À travers ces deux personnages, c'est l'histoire récente de toute une ville qui nous est admirablement contée, en même temps que sont restitués les antagonismes de classe, de génération et de culture, la décomposition de l'élite traditionnelle, les élans brisés de la jeunesse et l'irrésistible ascension de l'islamisme radical.
Le Quartier américain, comme son nom l’indique était autrefois habité par des Américains mais, après leur départ, il a été abandonné aux populations pauvres. « Le Quartier américain ressemblait désormais à une exposition permanente et bariolée. » (p. 80). Jolie phrase pour dire qu’il est maintenant décrépit et que les maisons tombent en ruines. Les politiques et les journalistes peuvent d’ailleurs surenchérir « sur la misère croissante des vieux quartiers de la ville, et sur le lien que l’on peut établir entre cette misère, la violence et le développement des mouvements fondamentalistes. » (p. 29). C’est sûr que le lecteur ressent immédiatement l’omniprésence de dieu dans la vie des Libanais : « en implorant le bon Dieu de leur venir en aide » (p. 10), « Dieu veuille que la journée nous apporte de bonnes nouvelles… » (p. 11), « Remets-t’en au bon Dieu, femme… » (p. 14), « Il n’y a de force et de puissance qu’en Dieu ! » (p. 52), etc.
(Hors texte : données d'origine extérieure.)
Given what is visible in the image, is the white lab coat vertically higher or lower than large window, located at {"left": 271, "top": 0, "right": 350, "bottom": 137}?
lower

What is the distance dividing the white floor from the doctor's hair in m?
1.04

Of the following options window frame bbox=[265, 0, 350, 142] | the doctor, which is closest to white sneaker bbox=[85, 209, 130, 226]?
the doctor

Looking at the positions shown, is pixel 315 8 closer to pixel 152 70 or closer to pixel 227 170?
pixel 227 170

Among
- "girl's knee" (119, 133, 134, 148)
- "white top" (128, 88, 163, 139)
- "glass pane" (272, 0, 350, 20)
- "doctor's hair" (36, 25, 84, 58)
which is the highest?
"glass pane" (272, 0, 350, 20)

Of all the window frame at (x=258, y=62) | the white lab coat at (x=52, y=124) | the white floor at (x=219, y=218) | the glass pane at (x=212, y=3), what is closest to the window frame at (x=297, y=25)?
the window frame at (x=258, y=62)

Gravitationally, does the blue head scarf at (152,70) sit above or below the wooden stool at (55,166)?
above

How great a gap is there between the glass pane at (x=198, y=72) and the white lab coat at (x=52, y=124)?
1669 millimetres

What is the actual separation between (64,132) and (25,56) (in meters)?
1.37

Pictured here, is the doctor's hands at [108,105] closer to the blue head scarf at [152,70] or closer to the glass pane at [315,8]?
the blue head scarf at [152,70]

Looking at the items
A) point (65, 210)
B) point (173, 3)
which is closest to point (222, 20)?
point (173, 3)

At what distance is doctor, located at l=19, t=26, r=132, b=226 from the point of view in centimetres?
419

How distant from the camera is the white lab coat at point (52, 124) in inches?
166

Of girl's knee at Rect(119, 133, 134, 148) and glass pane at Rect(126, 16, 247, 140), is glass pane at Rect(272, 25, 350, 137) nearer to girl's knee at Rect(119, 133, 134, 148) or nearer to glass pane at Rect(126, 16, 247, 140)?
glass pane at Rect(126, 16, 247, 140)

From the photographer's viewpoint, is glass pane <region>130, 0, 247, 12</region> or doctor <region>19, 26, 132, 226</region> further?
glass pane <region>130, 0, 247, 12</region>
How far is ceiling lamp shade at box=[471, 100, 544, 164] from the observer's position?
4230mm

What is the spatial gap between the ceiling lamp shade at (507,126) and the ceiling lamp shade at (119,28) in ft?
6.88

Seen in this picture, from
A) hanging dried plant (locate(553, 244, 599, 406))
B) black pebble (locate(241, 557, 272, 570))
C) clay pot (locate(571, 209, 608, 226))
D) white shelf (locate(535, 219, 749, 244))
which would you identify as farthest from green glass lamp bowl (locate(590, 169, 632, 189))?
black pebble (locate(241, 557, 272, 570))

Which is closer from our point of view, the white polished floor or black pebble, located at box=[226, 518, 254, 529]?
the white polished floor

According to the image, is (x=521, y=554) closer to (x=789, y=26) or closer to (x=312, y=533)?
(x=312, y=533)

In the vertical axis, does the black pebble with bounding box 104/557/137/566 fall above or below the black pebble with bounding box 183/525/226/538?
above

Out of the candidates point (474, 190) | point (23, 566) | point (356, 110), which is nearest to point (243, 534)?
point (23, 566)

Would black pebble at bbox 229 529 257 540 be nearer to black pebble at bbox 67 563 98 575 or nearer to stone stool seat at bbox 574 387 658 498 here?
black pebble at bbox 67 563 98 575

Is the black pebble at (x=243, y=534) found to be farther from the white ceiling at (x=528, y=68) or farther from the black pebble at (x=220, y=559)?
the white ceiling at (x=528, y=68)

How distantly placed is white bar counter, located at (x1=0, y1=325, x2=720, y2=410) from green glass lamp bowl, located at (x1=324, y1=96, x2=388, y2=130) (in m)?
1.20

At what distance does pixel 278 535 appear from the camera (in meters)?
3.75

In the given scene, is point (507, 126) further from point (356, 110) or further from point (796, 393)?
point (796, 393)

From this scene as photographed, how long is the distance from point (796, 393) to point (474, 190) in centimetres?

Mon chapitre préféré est le 4e : à Paris, Abdel-Karim Azzâm rencontre Valeria Dombrovska, une ballerine serbe. Ils vivent une belle histoire mais le chagrin d’amour le fera rentrer au Liban. À son retour, il se rend compte que la vie a vraiment changé : déjà ses parents sont morts et la maison est vide, ensuite les écoles des missionnaires sont fermées et il n’y a plus de chrétiens, de nombreux prédicateurs appellent au jihad, les femmes portent un niqab noir, les choses hérétiques comme l’alcool et la musique occidentale sont interdites (Abdel-Karim écoute frénétiquement de l’opéra), le jeûne est obligatoire et les jeunes embrigadés sont envoyés au combat, à la mort… Les gens disent d’ailleurs des jeunes qui partent au jihad qu’ils se sont « fondus dans la nature » (p. 133). Ainsi, les personnages, la ville et le passé de certaines personnes sont extrêmement bien décrits, c’est d’ailleurs très beau, poétique et d’un grand intérêt, mais tout le reste est dit en allégories, en non-dits. J’ai été déçue par le 6e et dernier chapitre, je l’ai trouvé confus, pas au niveau de l’histoire mais au niveau du récit : l’auteur avait besoin d’une pirouette soit pour rester politiquement correct soit pour délivrer une happy end… Mais je suis d’accord avec l’éditeur, Le Quartier américain est un roman « riche et concis où rien n’est superflu », je l’ai dévoré en deux fois tellement il est passionnant et enrichissant, et je lirai assurément d’autres livres de Jabbour Douaihy §
(*) L’Orient littéraire [lien] est le supplément littéraire mensuel du journal libanais L’Orient – Le Jour [lien], ces deux journaux étant disponibles en ligne en français. Je consulte régulièrement L’Orient littéraire car sa lecture permet de découvrir des auteurs du monde arabe et leurs écrits ainsi que des avis différents sur les écrivains français et francophones.